ORIGINE : DECISION en date du 05 Juillet 2021 du TJ hors JAF, JEX, JLD, J. EXPRO,
JCP de CHERBOURG EN COTENTIN - RG n° 14/00481
COUR D'APPEL DE CAEN
DEUXIEME CHAMBRE CIVILE ET COMMERCIALE
ARRÊT DU 30 MARS 2023
APPELANTE :
S.C.I. DE LA MORDOREE
N° SIRET : 349 574 863
[Adresse 1]
[Localité 2]
prise en la personne de son représentant légal
représentée et assistée de Me Laurence MARTIN, avocat au barreau de CAEN
INTIMEES :
L'ASSOCIATION POUR LA PROTECTION ET L'ENTRETIEN DES CHEMINS RURAUX NON RECONNUS
Mairie déléguée du [Localité 24]
[Localité 3]
rerésentée et assistée de Me Arnaud LABRUSSE, avocat au barreau de CAEN
LA COMMUNE DE [Localité 3] venant aux droits de la Commune de [Localité 24]
[Adresse 18]
[Localité 3]
représentée et assistée de Me Virginie PIEDAGNEL, avocat au barreau de CHERBOURG
COMPOSITION DE LA COUR LORS DES DÉBATS ET DU DÉLIBÉRÉ :
Mme EMILY, Président de Chambre,
Mme COURTADE, Conseillère,
M. GOUARIN, Conseiller,
DÉBATS : A l'audience publique du 26 janvier 2023
GREFFIER : Mme LE GALL, greffier
ARRÊT prononcé publiquement le 30 mars 2023 à 14h00 par mise à disposition de l'arrêt au greffe de la cour, les parties en ayant été préalablement avisées dans les conditions prévues au deuxième alinéa de l'article 450 du code de procédure civile et signé par Madame EMILY, président, et Mme LE GALL, greffier
* * *
EXPOSE DES FAITS, DE LA PROCEDURE ET DES PRETENTIONS
Selon acte notarié du 15 mai 1992, la SCI de la Mordorée a acquis notamment, par voie d'échange, la parcelle cadastrée section [Cadastre 10] lieudit [Localité 20] sur la commune de [Localité 24].

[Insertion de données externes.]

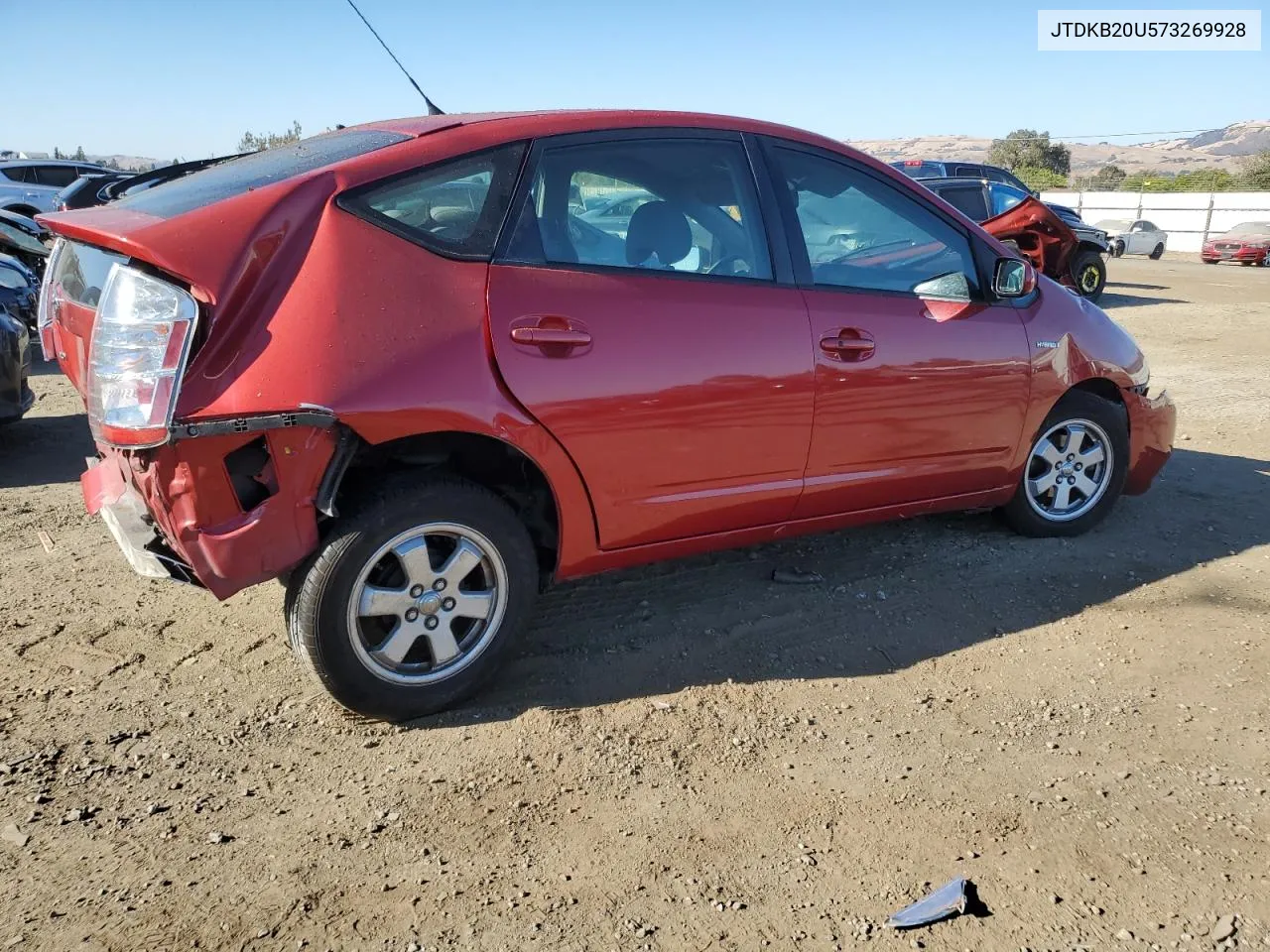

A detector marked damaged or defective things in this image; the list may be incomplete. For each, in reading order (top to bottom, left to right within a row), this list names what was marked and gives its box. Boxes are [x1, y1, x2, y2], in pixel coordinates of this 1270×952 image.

damaged red car [35, 111, 1175, 718]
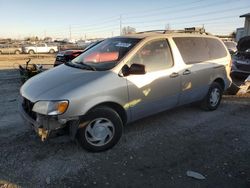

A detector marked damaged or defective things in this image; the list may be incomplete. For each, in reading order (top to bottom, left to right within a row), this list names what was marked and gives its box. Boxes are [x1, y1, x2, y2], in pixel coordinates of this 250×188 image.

wrecked vehicle [230, 35, 250, 78]
wrecked vehicle [18, 31, 231, 151]
damaged front bumper [18, 97, 76, 140]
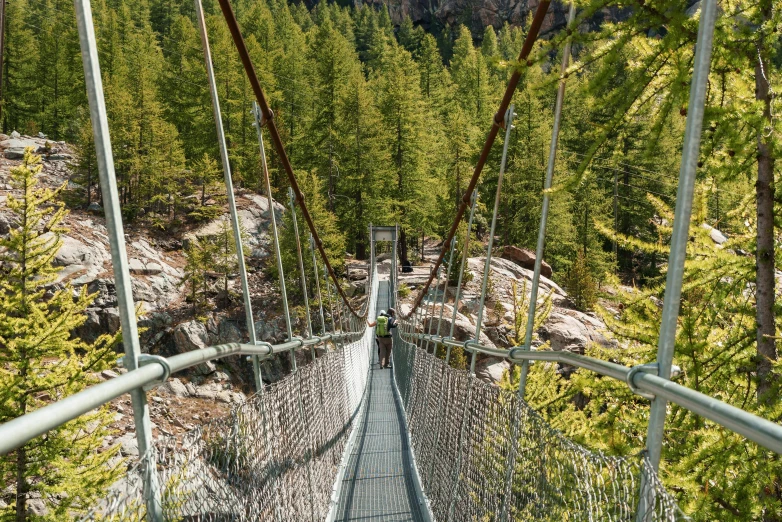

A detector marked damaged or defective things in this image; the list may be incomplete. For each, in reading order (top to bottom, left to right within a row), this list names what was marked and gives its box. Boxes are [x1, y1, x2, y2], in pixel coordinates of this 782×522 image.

rusty brown cable [216, 0, 366, 316]
rusty brown cable [398, 0, 552, 318]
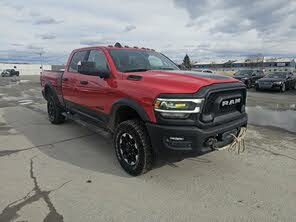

Par ordonnance du 5 mars 2013, le juge des référés du tribunal de grande instance de Cherbourg, saisi par la SCI de la Mordorée, a notamment renvoyé les parties à se pourvoir au fond quant à l'existence ou non d'un chemin rural sur l'assiette de la parcelle cadastrée section [Cadastre 10] appartenant au requérant, interdit le passage sur cette zone de tout engin appartenant à la commune du [Localité 24] ou dont l'utilisation aurait été sollicitée par celle-ci et qui serait susceptible d'abîmer ou de détériorer les implantations forestières, interdit à la commune du [Localité 24] de pratiquer sur cette parcelle toute coupe d'arbres ou de branchages, interdit à la SCI de la Mordorée toute modification consistant en des travaux ou des plantations sur la zone que la commune du [Localité 24] qualifie de chemin rural susceptible de rendre plus compliqués le passage et la circulation s'il devait être par la suite reconnue une nature de chemin rural à la zone litigieuse et rejeté le surplus des demandes.
Suivant actes d'huissier des 23 et 25 avril 2014, l'Association pour la protection et l'entretien des chemins ruraux non reconnus -commune [Localité 24]- dite Collectif mars 2012 a fait assigner la commune de [Localité 24] et la SCI de la Mordorée devant le tribunal de grande instance de Cherbourg aux fins, notamment, de dire que le chemin dit de [Localité 15] aux [Localité 20] tel qu'il figure sur les relevés cadastraux de 1959 et du 7 novembre 2012 constitue un chemin rural propriété de la commune du [Localité 24] et d'interdire à la SCI de la Mordorée de faire entrave à son libre accès sous astreinte de 1.000 euros par infraction constatée.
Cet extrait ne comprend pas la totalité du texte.